The (very new and unreviewed) Simulator guide, current for the 3.0pre6
builds, is here:
https://developer.mozilla.org/en-US/docs/Tools/Firefox_OS_Simulator, and
it includes some stuff on setting up a device, heavily based on Ben's
bug report and Myk's comment. But because I don't yet have a Geeksphone,
I haven't actually walked through this myself, nor do I have any
screenshots for it.

Cheers

Will

Luca Greco

unread,
Apr 25, 2013, 8:40:43 AM4/25/13
to Alexandre poirot, Jeff Griffiths, Bill Walker, Dave Camp, vnic...@mozilla.com, Matt Claypotch, dev-developer-tools, kgra...@mozilla.com, Myk Melez
On Fri, Apr 19, 2013 at 6:40 PM, Alexandre poirot <poiro...@gmail.com>wrote:

> Thanks everyone for your feedback!
>
> Next week, I'll start filling bugs and submit patches for steps 1 and 2:
> tune webapps-actor to implement all necessary methods to build an App
> manager tool and ideally make it work on other platforms (desktop and
> mobile).
>
> Luca, I'd suggest you to wait for these bugs to be reviewed before tuning
> the simulator to use it, as it may change during the review process.

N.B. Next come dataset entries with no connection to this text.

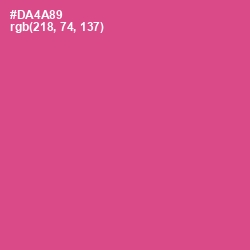 #DA4A89 - Mulberry Color Image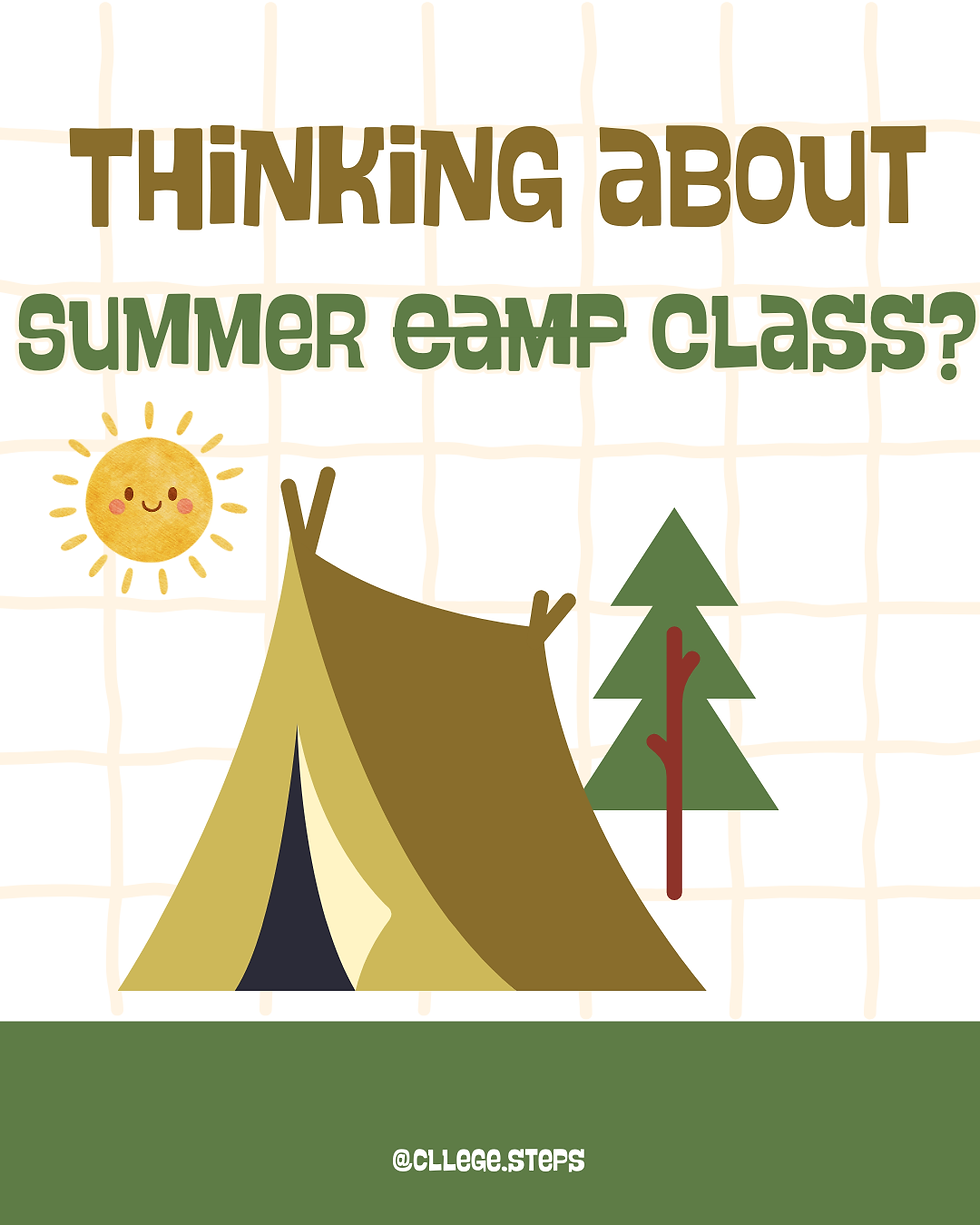 Thinking about Summer Camp Class?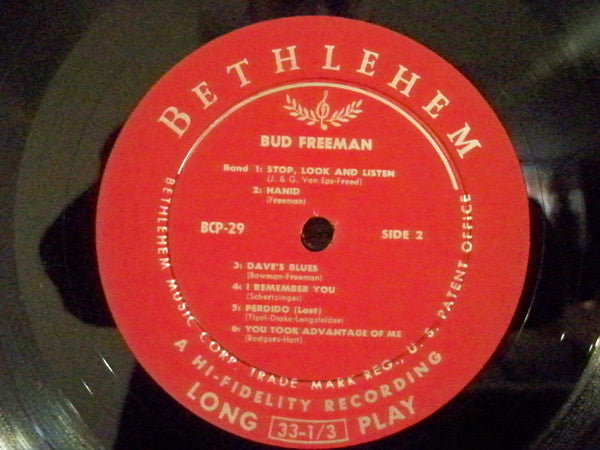 Bud Freeman : Bud Freeman (LP, Album, Mono)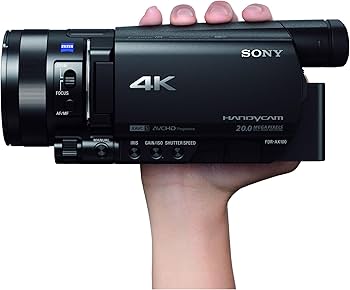 Amazon.co.jp: SONY ビデオカメラ FDR-AX100 4K 光学12倍 ブラック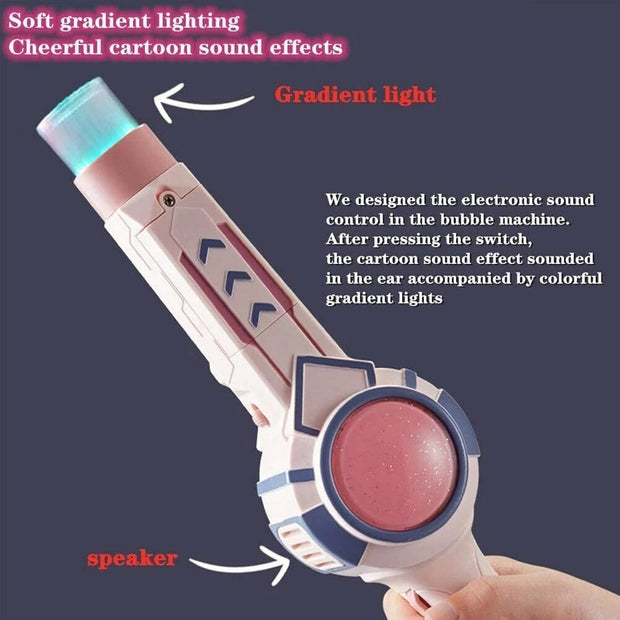 Varita Mágica de Burbujas con Efecto Humo y Luces – Diversión Brillante para Niños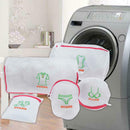 5pcs Zipper Clothes Storage Washing Bag Sweater Bra Laundry Protection Bag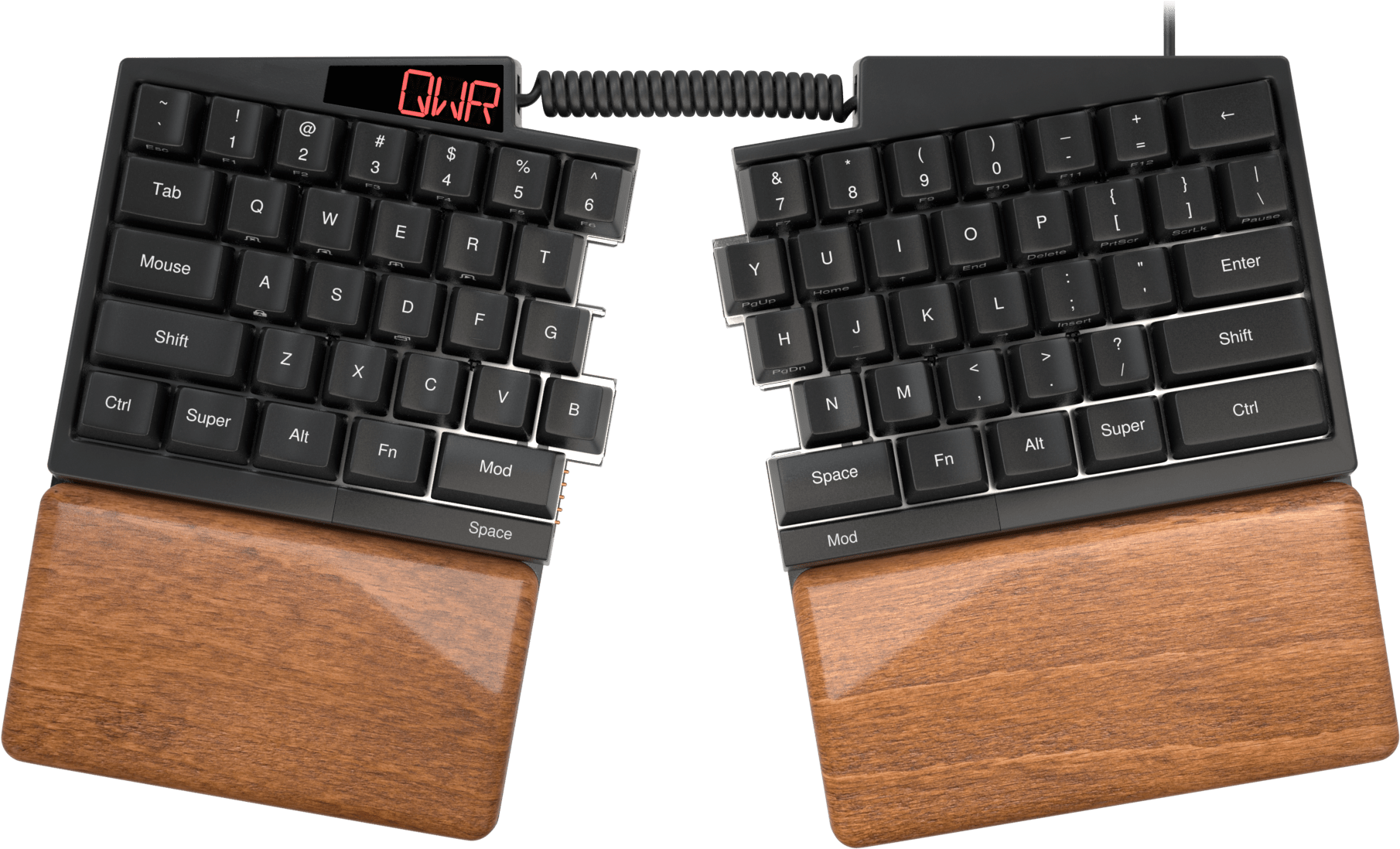 Uhk Palm Rest - Angle Of View (2000x1123), Png Download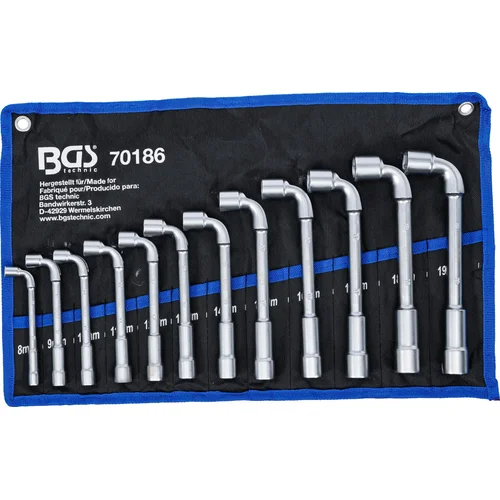 BGS technic 70186 L tipo raktų rinkinys, 8–19 mm image 2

I
> already expect some changes to launch request as it may land seperately
> here from a different patch that already exists:
> https://bugzilla.mozilla.org/show_bug.cgi?id=844227
> As you may have seen, I droped the adb requirement for install request,
> but I've been having various questions while implementing it, so I'm also
> expecting some modifications here.
> I'll CC you on bugs and keep you updated of any progress.
>
>
Absolutely, please CC me on the new bugs related to the app manager (just
done on the 844227)
I will do a test only to check if we'll be able to remove our extensions to
the webapps actor (e.g. run and uninstall commands from our custom
simulator actor)
once it will finally land (or if we need some more tweaks)

Luca Greco

unread,
Apr 25, 2013, 8:43:28 AM4/25/13
to Myk Melez, Jeff Griffiths, Bill Walker, Dave Camp, Alexandre poirot, vnic...@mozilla.com, Matt Claypotch, kgra...@mozilla.com, dev-developer-tools
On Tue, Apr 23, 2013 at 6:08 PM, Myk Melez <m...@mozilla.org> wrote:

> On 2013/04/19 07:17, Luca Greco wrote:
>
>> http://ubik.cc/DRAFTS/**simulator_diagram.png<http://ubik.cc/DRAFTS/simulator_diagram.png>
>>
>> As described by Myk (if I'm not wrong) we can think to evolve the
>> simulator
>> into a generic app manager devtool
>>
> ...
>
> http://ubik.cc/DRAFTS/app_**manager_diagram.png<http://ubik.cc/DRAFTS/app_manager_diagram.png>
>>
>> I think this could be a really interesting evolution of our current
>> experiments on the
>> FirefoxOS Simulator into a tool to develop openWebApps across the various
>> available
>> platforms.
>>
> Nice diagrams! And yes, this is pretty much how I'm thinking, with the App
> Manager becoming a core Firefox devtool, while additional app development
> features (push to device, the Simulator) continue to be delivered as addons.
>
> The only change I would make is mostly semantic:
>
> The box in the diagram called B2G Desktop, which simulates a Firefox OS
> device, is what I generally describe as "the Simulator" nowadays, since it
> provides the actual simulation, and because it is significantly different
> from B2G Desktop due to all the changes we've made to better simulate a
> device (even though, at Fabrice's request, we made them all in an addon, so
> technically we haven't forked).
>
> That can be confusing, since it means that the Simulator and the addon
> have the same name. But it's still less misleading than saying that the
> Simulator delivers B2G Desktop, which is by now quite inaccurate. And when
> the distinction is important, I say that "the Simulator addon" delivers
> "the Simulator", which folks seem to understand well enough.
>
> -myk
>
>
Indeed! and in the second diagram they we could be named "Simulator" and
"Simulator Adapter".

I'll update the graph to present the correct semantic.